The desk in question didn’t look like a desk. It was a tabletop hinged at an adjustable angle. This man was an artist of some sort, and Elisa felt a windblown tingle. The table had at its center a half-painted image of a woman from over her shoulder, the curls of her hair as the chief focus. Beneath her was painted the legend: NO MORE DULL DRAB HAIR.

“My neglectfulness notwithstanding, please let me know if you need anything at all, although I do recommend that you pick up your own umbrella. I notice you have a bus schedule there, and the station is a longer walk from here than is ideal. Many things, as you have no doubt noticed, are less than ideal about the Arcade Apartments. But carpe diem, and all that fine stuff. I trust you’re getting along all right?”

He paused in his canvas rifling and looked to Elisa for a response. She expected this; once people started talking, they tended to forget the disability over which they’d chosen to discourse.
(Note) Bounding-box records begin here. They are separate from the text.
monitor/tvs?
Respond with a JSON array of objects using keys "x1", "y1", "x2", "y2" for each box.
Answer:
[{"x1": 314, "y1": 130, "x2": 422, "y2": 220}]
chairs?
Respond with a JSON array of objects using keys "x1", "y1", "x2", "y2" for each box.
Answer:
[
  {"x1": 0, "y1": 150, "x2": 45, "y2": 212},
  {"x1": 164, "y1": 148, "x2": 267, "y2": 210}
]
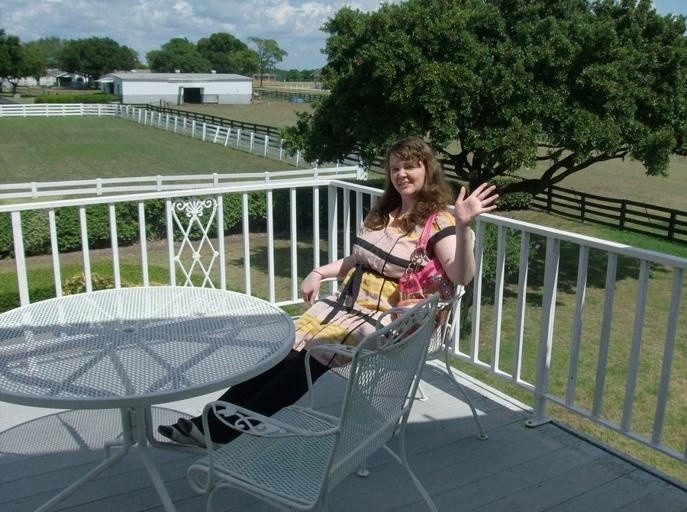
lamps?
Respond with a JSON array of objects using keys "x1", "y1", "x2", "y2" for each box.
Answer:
[
  {"x1": 185, "y1": 292, "x2": 438, "y2": 512},
  {"x1": 312, "y1": 227, "x2": 489, "y2": 476}
]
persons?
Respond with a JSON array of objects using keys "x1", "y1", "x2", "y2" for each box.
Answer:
[{"x1": 158, "y1": 137, "x2": 499, "y2": 449}]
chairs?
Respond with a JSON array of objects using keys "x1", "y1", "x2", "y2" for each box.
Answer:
[
  {"x1": 178, "y1": 418, "x2": 224, "y2": 451},
  {"x1": 157, "y1": 423, "x2": 207, "y2": 451}
]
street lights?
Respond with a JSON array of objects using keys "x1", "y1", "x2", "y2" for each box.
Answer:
[{"x1": 395, "y1": 212, "x2": 454, "y2": 336}]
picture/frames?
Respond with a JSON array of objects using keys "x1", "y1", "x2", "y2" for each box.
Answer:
[{"x1": 1, "y1": 284, "x2": 293, "y2": 512}]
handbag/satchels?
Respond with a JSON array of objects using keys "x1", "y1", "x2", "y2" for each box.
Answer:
[{"x1": 313, "y1": 269, "x2": 326, "y2": 279}]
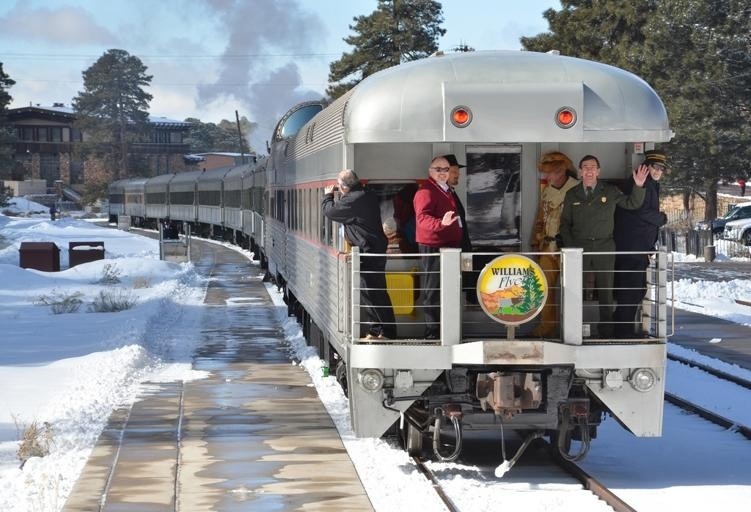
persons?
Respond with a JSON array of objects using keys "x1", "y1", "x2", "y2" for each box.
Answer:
[
  {"x1": 436, "y1": 154, "x2": 473, "y2": 292},
  {"x1": 612, "y1": 150, "x2": 671, "y2": 338},
  {"x1": 527, "y1": 151, "x2": 582, "y2": 338},
  {"x1": 414, "y1": 156, "x2": 463, "y2": 341},
  {"x1": 50, "y1": 204, "x2": 61, "y2": 220},
  {"x1": 322, "y1": 170, "x2": 396, "y2": 343},
  {"x1": 364, "y1": 182, "x2": 421, "y2": 260},
  {"x1": 558, "y1": 155, "x2": 650, "y2": 338},
  {"x1": 738, "y1": 177, "x2": 748, "y2": 196}
]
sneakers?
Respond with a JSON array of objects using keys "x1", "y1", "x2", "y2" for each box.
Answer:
[
  {"x1": 360, "y1": 334, "x2": 392, "y2": 343},
  {"x1": 529, "y1": 324, "x2": 557, "y2": 338}
]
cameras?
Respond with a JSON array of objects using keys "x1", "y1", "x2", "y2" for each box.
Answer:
[{"x1": 334, "y1": 186, "x2": 340, "y2": 191}]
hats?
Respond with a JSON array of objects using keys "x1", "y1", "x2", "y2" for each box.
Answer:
[
  {"x1": 443, "y1": 154, "x2": 467, "y2": 168},
  {"x1": 644, "y1": 150, "x2": 672, "y2": 168}
]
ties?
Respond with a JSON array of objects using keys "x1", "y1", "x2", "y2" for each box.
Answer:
[{"x1": 587, "y1": 185, "x2": 592, "y2": 201}]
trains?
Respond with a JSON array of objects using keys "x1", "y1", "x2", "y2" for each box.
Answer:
[{"x1": 109, "y1": 48, "x2": 676, "y2": 466}]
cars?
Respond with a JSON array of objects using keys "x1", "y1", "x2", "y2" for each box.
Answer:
[{"x1": 696, "y1": 203, "x2": 751, "y2": 246}]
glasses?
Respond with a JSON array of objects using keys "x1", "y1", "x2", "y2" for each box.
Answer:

This man, however, smiled, his slender brown mustache broadening like open arms.

“You know, I’ve always wanted to learn sign language. What a wonderful opportunity for me.”

The worried tears Elisa had been tamping for weeks should have fallen in a grateful gush, but she forced them back; there was no time to redo makeup. It only got harder over the subsequent minutes, as the man, Giles Gunderson per his magniloquent introduction, located the umbrella, decided to drive her himself, and refused to accept her signed protests. Along the way, Giles distracted her with how the word janitor came from Janus, the god of entrances and exits, only stopping the lesson when an Occam guard established that Giles’s name wasn’t on a list. The guard motioned Elisa to climb out of the van and into the slashing rain.

“‘And wheresoe’er thou move, good luck / Shall fling her old shoe after,’” Giles had called out after her. “Alfred Lord Tennyson!”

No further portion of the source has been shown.